For a system that exercises total control over the lives of those in its custody, this lack of readily accessible data undermines public confidence and makes meaningful oversight harder.

Accountability Without Excuses

None of this minimizes the complexity of managing a prison system—or the fact that incarcerated populations often include individuals with serious health issues. But the state has an absolute responsibility to ensure basic safety, adequate medical care, and credible investigations when deaths occur behind bars.

Maryland’s political leadership has emphasized criminal justice reform, decarceration, and equity initiatives. Those goals, however, ring hollow if people are dying at accelerating rates inside state-run facilities, with limited public explanation and slow-moving accountability.

What Comes Next

As additional 2026 data emerges, lawmakers and oversight bodies should demand:

  • Clear, timely public reporting of inmate deaths and causes
  • Independent review of homicide investigations and delayed classifications
  • Staffing and safety assessments at high-incident facilities
  • Transparency around medical response times and care standards

Incarceration is a punishment imposed by the courts—not a death sentence administered by neglect.

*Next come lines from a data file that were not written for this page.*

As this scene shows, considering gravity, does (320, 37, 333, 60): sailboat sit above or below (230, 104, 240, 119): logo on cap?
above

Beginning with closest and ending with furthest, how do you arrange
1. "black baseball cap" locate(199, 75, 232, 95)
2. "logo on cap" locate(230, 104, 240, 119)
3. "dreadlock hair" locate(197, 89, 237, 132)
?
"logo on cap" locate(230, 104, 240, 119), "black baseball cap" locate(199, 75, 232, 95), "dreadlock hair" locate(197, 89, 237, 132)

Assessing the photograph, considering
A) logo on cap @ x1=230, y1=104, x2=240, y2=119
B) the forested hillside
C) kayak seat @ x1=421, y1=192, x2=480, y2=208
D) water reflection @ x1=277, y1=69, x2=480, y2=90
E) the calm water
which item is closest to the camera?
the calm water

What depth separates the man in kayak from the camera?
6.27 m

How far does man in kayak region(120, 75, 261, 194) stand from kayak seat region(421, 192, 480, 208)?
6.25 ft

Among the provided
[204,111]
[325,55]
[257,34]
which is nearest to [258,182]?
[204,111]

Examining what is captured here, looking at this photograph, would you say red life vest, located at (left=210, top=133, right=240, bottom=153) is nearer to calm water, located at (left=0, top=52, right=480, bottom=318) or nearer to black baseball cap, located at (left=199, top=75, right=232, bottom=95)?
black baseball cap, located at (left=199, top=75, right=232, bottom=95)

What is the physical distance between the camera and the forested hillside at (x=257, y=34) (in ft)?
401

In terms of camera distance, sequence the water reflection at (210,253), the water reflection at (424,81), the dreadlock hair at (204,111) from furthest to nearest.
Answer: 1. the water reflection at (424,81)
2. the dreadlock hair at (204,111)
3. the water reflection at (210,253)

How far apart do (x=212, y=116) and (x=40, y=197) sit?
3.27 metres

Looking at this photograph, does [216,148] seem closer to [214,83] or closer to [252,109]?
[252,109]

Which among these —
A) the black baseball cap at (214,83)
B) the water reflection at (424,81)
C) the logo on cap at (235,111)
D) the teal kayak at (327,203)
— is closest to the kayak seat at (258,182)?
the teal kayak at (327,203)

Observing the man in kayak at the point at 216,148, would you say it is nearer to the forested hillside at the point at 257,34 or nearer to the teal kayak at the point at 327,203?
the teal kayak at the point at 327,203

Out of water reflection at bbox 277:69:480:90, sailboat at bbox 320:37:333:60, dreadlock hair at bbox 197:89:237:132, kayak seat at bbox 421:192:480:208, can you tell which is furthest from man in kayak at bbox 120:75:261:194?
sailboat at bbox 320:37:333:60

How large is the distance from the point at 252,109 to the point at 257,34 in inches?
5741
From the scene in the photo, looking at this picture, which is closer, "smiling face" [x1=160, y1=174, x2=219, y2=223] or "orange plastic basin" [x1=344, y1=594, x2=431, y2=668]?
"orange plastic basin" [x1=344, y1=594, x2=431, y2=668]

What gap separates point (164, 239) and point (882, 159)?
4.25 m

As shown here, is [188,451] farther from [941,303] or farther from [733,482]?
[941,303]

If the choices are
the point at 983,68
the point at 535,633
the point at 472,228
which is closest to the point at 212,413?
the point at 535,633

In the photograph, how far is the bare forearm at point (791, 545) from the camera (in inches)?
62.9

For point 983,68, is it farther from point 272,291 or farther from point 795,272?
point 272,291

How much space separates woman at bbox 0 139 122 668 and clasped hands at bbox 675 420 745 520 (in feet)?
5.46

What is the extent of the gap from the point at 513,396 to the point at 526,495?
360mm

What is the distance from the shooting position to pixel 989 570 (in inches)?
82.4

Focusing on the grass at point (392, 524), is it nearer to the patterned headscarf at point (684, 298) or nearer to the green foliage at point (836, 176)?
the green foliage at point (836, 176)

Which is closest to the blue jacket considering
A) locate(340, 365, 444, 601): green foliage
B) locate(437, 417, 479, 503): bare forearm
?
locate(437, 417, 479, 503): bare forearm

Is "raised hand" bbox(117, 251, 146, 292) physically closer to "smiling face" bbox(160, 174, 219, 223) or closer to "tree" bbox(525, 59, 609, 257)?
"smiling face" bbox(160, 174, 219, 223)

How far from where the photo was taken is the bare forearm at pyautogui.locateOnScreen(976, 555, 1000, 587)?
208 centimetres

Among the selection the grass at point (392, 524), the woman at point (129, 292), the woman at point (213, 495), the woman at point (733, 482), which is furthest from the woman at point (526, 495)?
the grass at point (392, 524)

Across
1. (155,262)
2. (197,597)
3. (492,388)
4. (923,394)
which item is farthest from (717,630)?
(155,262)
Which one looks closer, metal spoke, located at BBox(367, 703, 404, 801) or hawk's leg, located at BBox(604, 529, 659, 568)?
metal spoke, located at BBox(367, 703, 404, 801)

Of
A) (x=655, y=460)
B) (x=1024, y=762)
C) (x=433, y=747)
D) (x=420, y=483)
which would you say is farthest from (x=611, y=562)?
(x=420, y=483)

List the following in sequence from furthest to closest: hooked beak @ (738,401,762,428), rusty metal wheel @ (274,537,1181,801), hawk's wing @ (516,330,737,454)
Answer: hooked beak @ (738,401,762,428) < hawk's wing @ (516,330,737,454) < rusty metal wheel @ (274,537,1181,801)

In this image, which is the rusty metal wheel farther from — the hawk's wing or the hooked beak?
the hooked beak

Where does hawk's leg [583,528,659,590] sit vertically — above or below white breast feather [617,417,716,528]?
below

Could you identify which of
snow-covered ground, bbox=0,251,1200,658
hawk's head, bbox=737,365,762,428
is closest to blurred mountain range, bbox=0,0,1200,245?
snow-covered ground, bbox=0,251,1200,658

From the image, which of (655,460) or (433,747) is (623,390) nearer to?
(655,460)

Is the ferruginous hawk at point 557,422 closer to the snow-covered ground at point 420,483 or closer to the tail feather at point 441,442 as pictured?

Until Maryland confronts the numbers honestly and publicly, questions about who is responsible—and why this continues to happen—will only grow louder.


What the Law Requires

The Death in Custody Reporting Act (DCRA)

The Death in Custody Reporting Act is a federal law that requires states to track and report every death that occurs while a person is in government custody, including state prisons, local jails, and during law-enforcement interactions.

Under the law, states must:

  • Report all deaths in custody to the U.S. Department of Justice, including:
    • Deaths in state prisons and local jails
    • Deaths during arrest, transport, or detention
  • Provide basic details for each death, such as:
    • Date and location
    • Demographic information
    • Manner of death (natural causes, homicide, suicide, accident, or pending)
  • Maintain accuracy and timeliness in reporting through designated state agencies

Enforcement mechanism:

  • States that fail to substantially comply risk losing a portion of their federal criminal justice grant funding (Byrne JAG funds).
  • Compliance is largely self-reported, with limited real-time federal auditing.

What the law does not require:

  • Public, real-time dashboards or monthly updates
  • Detailed narrative explanations of deaths
  • Facility-level transparency beyond basic reporting fields
  • Independent investigations by the federal government

Why this matters in Maryland:

Maryland’s prison death data is often released months later, aggregated, and difficult for the public to access without media or records requests. While the state may technically comply with federal reporting requirements, the absence of proactive public disclosure limits accountability—especially amid a sharp rise in inmate deaths.

Bottom line:
The Death in Custody Reporting Act sets a minimum floor for transparency, not a ceiling. States can comply with the letter of the law while still leaving the public in the dark.